Give back the data exactly, with no images.
GIVEN INFORMATION Block Start
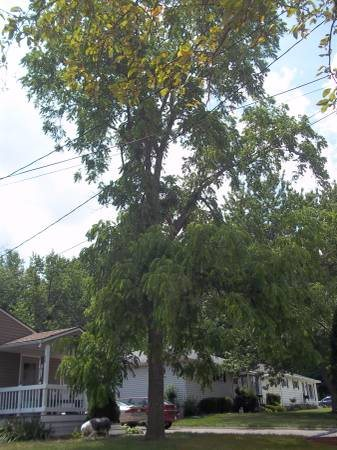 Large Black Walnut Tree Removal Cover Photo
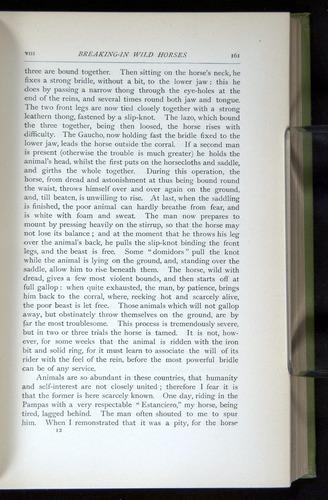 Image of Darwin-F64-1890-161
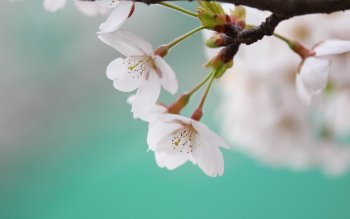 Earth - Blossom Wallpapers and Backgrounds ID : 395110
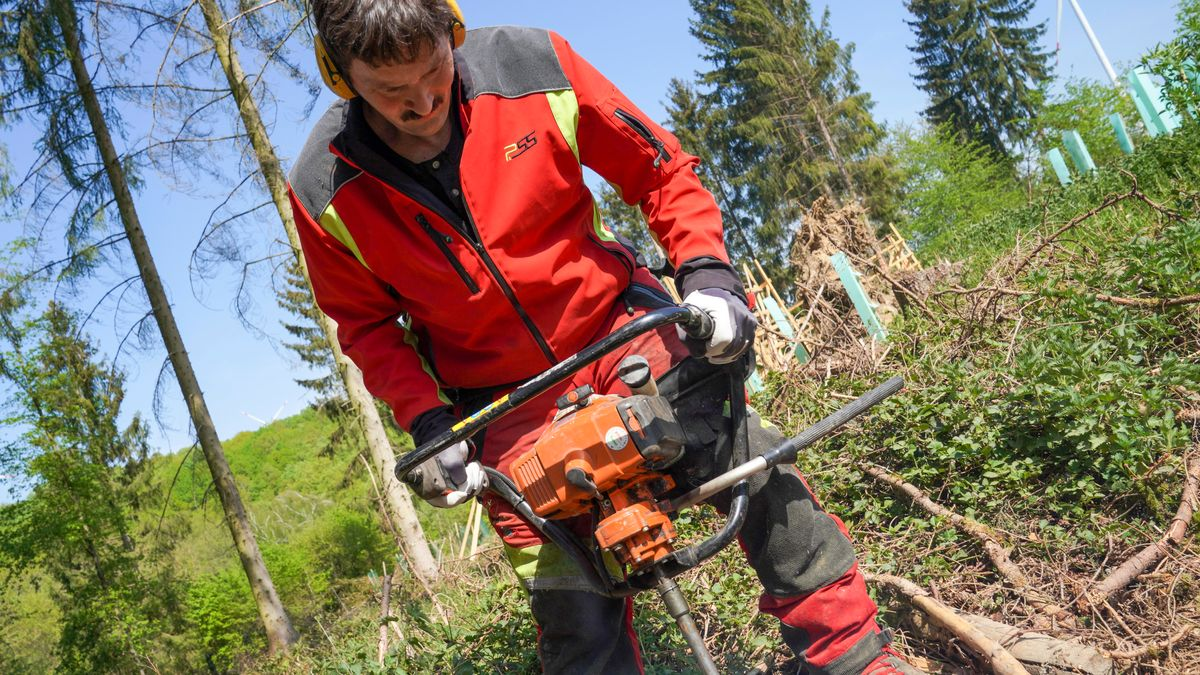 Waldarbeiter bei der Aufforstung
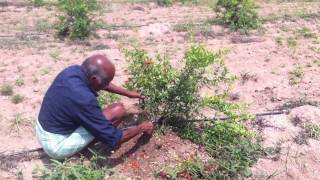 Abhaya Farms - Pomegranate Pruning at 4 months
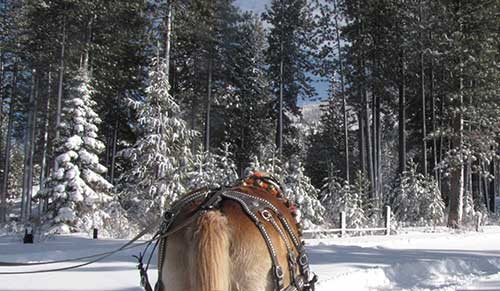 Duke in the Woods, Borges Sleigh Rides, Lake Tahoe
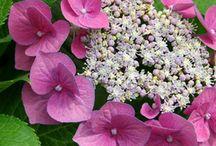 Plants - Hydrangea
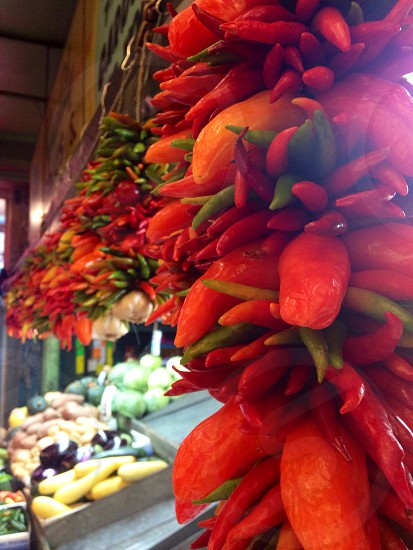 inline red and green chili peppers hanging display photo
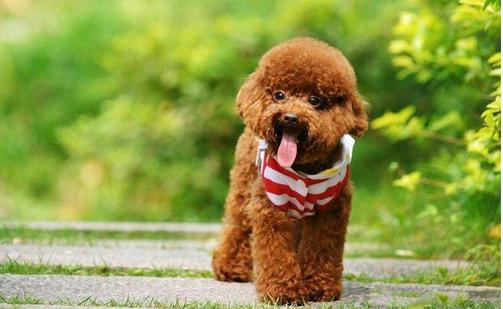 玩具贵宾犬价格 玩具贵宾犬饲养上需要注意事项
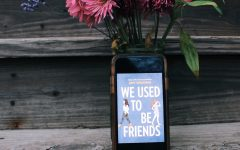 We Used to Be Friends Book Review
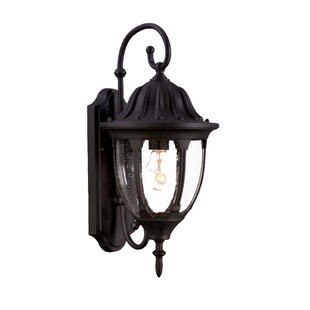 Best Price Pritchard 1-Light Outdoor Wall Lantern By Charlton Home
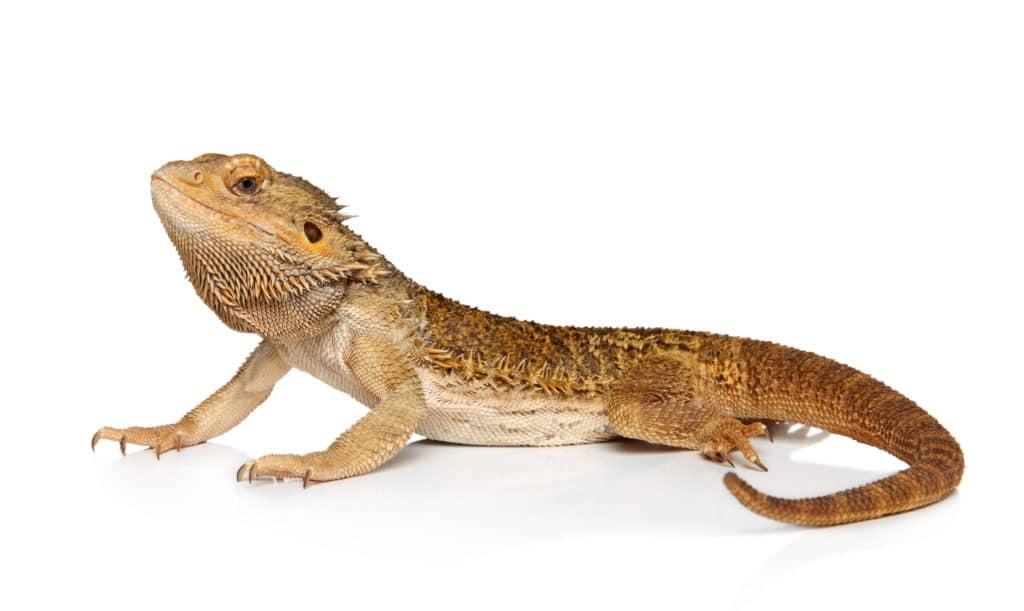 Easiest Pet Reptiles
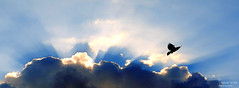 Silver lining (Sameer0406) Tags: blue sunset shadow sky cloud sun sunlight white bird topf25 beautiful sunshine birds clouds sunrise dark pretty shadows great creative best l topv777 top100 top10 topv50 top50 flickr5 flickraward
GIVEN INFORMATION Block End
▶ **FINISHED EXERCISE**:
 Large Black Walnut Tree Removal Cover Photo
 Image of Darwin-F64-1890-161
 Earth - Blossom Wallpapers and Backgrounds ID : 395110
 Waldarbeiter bei der Aufforstung
 Abhaya Farms - Pomegranate Pruning at 4 months
 Duke in the Woods, Borges Sleigh Rides, Lake Tahoe
 Plants - Hydrangea
 inline red and green chili peppers hanging display photo
 玩具贵宾犬价格 玩具贵宾犬饲养上需要注意事项
 We Used to Be Friends Book Review
 Best Price Pritchard 1-Light Outdoor Wall Lantern By Charlton Home
 Easiest Pet Reptiles
 Silver lining (Sameer0406) Tags: blue sunset shadow sky cloud sun sunlight white bird topf25 beautiful sunshine birds clouds sunrise dark pretty shadows great creative best l topv777 top100 top10 topv50 top50 flickr5 flickraward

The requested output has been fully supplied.